This is a slight variation on the traditional hummus, I’m using butter beans instead of chick peas. The roasted vegetables add a fabulous flavour. Smother this on bread for a filling lunch or it is the perfect dip with raw vegetables. It’s a great nourishing quick lunch while you’re on the go.

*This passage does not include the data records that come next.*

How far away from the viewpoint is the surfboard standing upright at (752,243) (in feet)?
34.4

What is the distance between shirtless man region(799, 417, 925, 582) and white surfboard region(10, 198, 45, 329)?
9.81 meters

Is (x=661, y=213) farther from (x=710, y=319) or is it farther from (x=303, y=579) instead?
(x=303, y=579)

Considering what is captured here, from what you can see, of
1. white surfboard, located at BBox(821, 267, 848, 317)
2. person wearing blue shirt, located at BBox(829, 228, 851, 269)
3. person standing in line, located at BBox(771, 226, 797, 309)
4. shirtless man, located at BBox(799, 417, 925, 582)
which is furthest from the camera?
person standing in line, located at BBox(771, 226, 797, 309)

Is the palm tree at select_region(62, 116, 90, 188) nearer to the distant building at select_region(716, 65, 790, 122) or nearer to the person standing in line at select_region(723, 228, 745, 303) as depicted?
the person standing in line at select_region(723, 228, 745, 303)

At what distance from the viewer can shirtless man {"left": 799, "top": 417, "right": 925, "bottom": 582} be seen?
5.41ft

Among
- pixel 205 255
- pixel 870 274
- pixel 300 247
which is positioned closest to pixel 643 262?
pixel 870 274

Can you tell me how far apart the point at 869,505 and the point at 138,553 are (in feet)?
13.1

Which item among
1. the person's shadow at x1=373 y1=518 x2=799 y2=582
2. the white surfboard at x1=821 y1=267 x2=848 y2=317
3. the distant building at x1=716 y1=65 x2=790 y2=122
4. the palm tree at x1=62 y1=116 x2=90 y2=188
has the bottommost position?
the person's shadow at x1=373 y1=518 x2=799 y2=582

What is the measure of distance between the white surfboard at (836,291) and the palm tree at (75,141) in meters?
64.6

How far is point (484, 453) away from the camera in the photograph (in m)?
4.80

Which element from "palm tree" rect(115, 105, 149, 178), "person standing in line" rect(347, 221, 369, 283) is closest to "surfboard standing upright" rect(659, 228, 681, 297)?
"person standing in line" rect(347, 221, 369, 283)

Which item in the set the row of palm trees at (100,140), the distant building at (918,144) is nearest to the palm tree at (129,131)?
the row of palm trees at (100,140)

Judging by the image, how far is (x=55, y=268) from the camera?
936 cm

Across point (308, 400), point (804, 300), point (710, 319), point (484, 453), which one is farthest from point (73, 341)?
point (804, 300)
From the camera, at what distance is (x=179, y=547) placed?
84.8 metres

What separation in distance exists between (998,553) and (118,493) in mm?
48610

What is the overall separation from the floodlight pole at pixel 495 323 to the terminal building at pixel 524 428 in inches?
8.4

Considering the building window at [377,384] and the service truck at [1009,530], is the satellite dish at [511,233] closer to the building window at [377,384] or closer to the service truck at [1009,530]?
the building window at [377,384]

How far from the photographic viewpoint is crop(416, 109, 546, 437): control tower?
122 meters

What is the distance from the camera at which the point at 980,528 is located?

I often make a couple portions ahead of a busy week to have it waiting for me in the fridge.
Serves 2 portions
Prep 10 minutes
Cooking 30 minutes
• 1 red pepper
• 6 cherry tomatoes
• 1 garlic clove
• 1 tin butter beans
• Juice of half a lemon
• Himalayan pink salt or regular sea salt – to taste
• Pepper – to taste
• 1/4 – 1/2 tsp cayenne pepper
• 1/4 – 1/2 tsp turmeric
• 1 1/2 tbsp cold pressed olive oil
Pre heat your oven to 170C. Wash, de seed and slice the pepper into eights.
Place the sliced pepper and tomatoes on a baking tray and roast for 30 minutes approx until the vegetables are soft.
Meanwhile rinse the butter beans well under running water then add to a food processor. Once the roasted vegetables are ready place them along with all the remaining ingredients into the food processor. Blend until smooth. Add more lemon or oil as needed if consistency is too thick. Scoop into a large bowl and enjoy with crusty sourdough bread. Delicious.